Karim inspira profondément.
— Je pense qu’ils sont revenus vérifier quelque chose. Quelque chose qu’ils savaient déjà, mais qu’un événement soudain a remis en cause, ailleurs.
— Où vas-tu chercher tout ça ? Et d’abord, qui seraient ces hommes ?
— Aucune idée. Mais pour moi, les diables sont de retour, commissaire.

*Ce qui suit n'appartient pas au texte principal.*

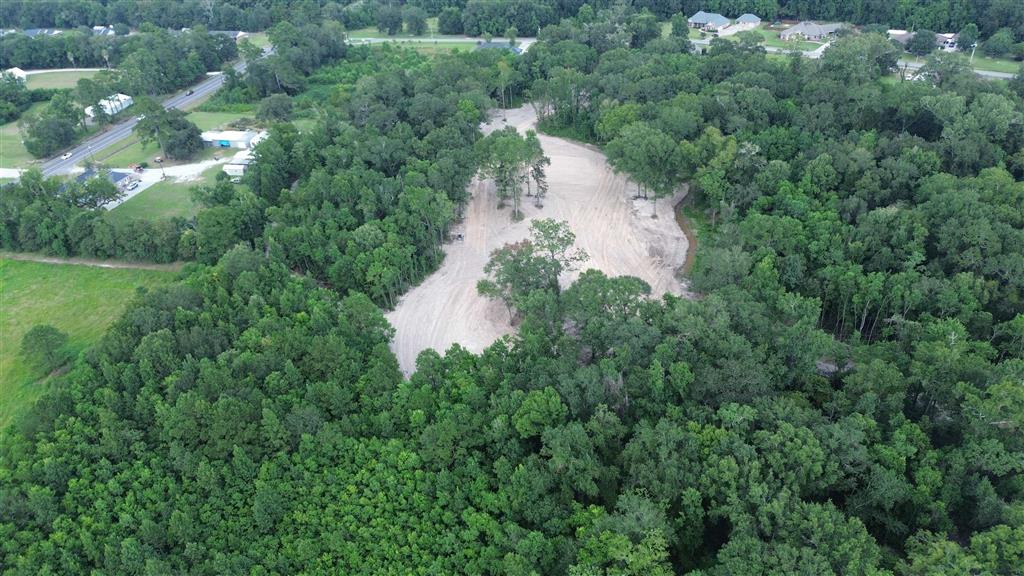 Tbd Kings Ct Road Kinder, LA 70648 - Photo 11 of 13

— C’est de la pure affabulation.
— Peut-être, mais les faits sont là : il y a bien eu cambriolage à l’école Jean Jaurès et la sépulture de Jude Itero a été violée. Alors, s’il vous plaît, donnez-moi le nom du profanateur et sa ville, commissaire. Je veux savoir s’il s’agit de Guernon. Pour moi, la clé du cauchemar est là-bas et...
— Note. Le nom, c’est : Philippe Sertys. 7, rue Maurice Blasch.
La voix de Karim vibra :
— Quelle ville, commissaire ? Guernon ?
Crozier marqua un temps.
— Guernon, oui. Je ne sais pas par quel miracle tu en es arrivé là, mais, bon sang, c’est toi qui tiens la piste la plus brûlante.